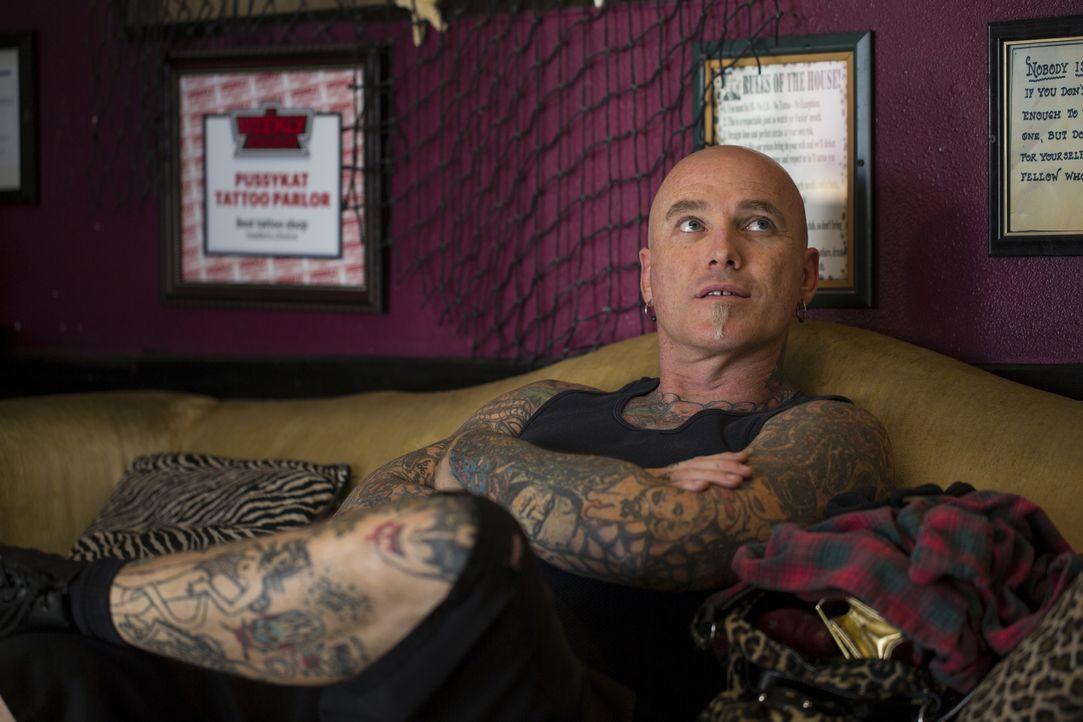 """Dirk empfängt seine Kunden nicht nur in seinem Tattoo-Laden, """"Pussykat Tattoo"""", sondern macht sich auch selber auf den Weg, um auf den Straßen von L... - Bildquelle: 2013 A+E Networks, LLC"""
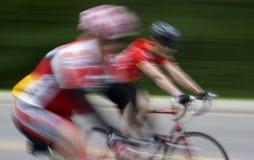 Sich schnell bewegende Radfahrer - Bewegungszittern lizenzfreies stockfoto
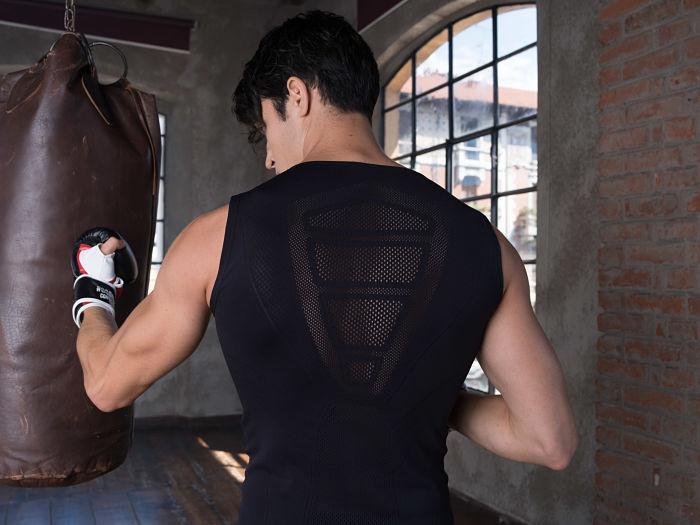 1stpat-rn 1stpat-rn (First Pattern) ha presentado dos diseños conceptuales en la sección Touch de la feria Pitti Uomo, celebrada del 9 al 12 de enero de 2018. Su propuesta ha sido una chaqueta de viaje para hombre y una capa con capucha unisex a juego; dos prendas que, además de elegantes y funcionales, son sostenibles gracias al uso de Evo de Fulgar. La producción de 1stpat-rn se lleva a cabo en su propio atelier de Italia, es limitada, de alta calidad y se basa en el uso de materias primas, hilados y tecnología de última generación. Además presume de acabados impecables y de un diseño de vanguardia.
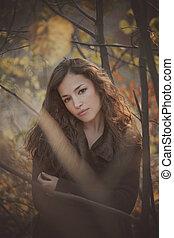 mulher bonita, jovem, floresta outono, retrato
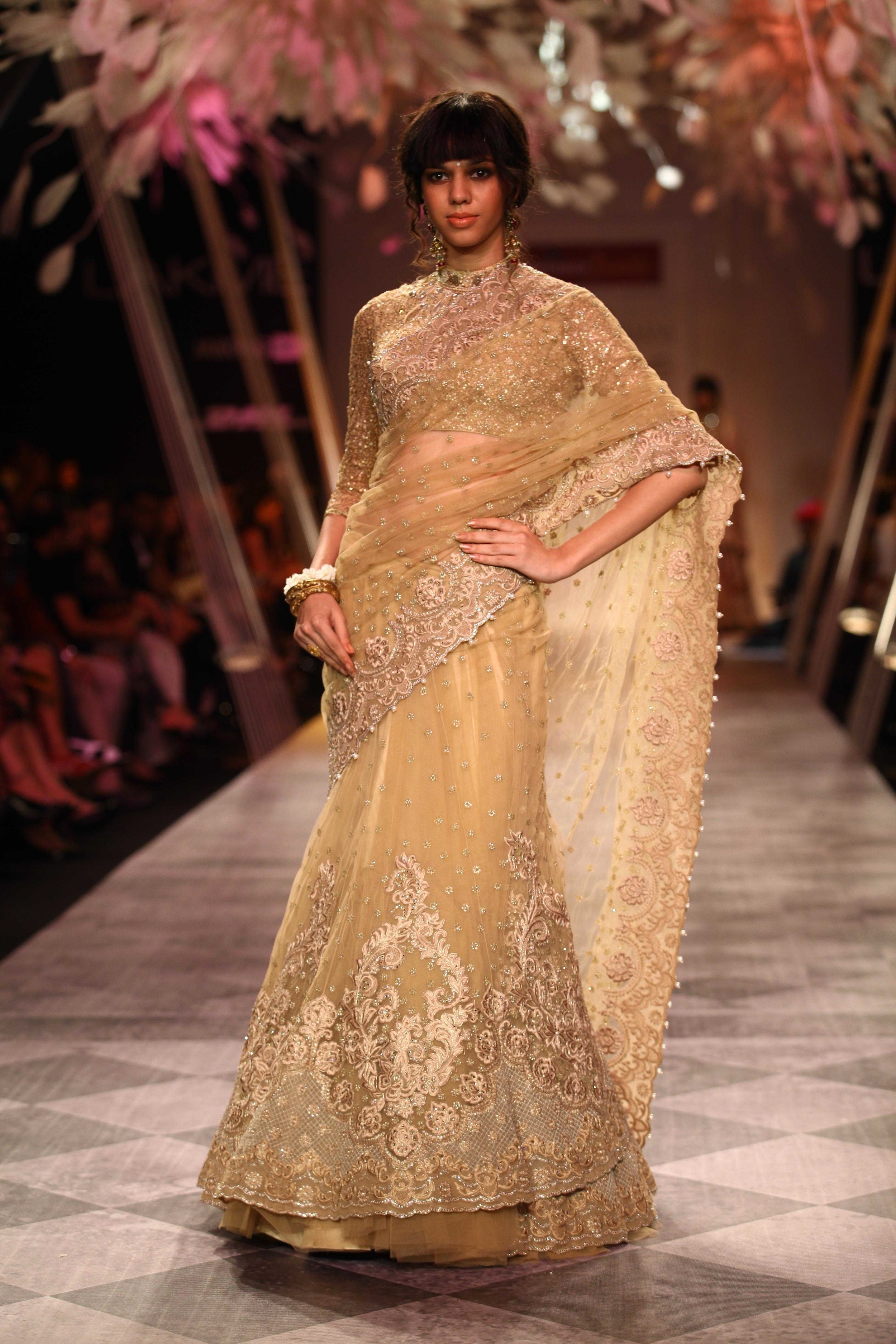 Tarun Tahiliani SS'14 Collection at LFW SR 2014 16.jpg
== == ==
WHAT THIS TASK INVOLVES: Retype, exactly as written, each line from the one containing "1stpat-rn 1stpat-rn (First" through the end of the data above, and leave out every picture.

SOLUTION FOR THIS EXERCISE:
 1stpat-rn 1stpat-rn (First Pattern) ha presentado dos diseños conceptuales en la sección Touch de la feria Pitti Uomo, celebrada del 9 al 12 de enero de 2018. Su propuesta ha sido una chaqueta de viaje para hombre y una capa con capucha unisex a juego; dos prendas que, además de elegantes y funcionales, son sostenibles gracias al uso de Evo de Fulgar. La producción de 1stpat-rn se lleva a cabo en su propio atelier de Italia, es limitada, de alta calidad y se basa en el uso de materias primas, hilados y tecnología de última generación. Además presume de acabados impecables y de un diseño de vanguardia.
 mulher bonita, jovem, floresta outono, retrato
 Tarun Tahiliani SS'14 Collection at LFW SR 2014 16.jpg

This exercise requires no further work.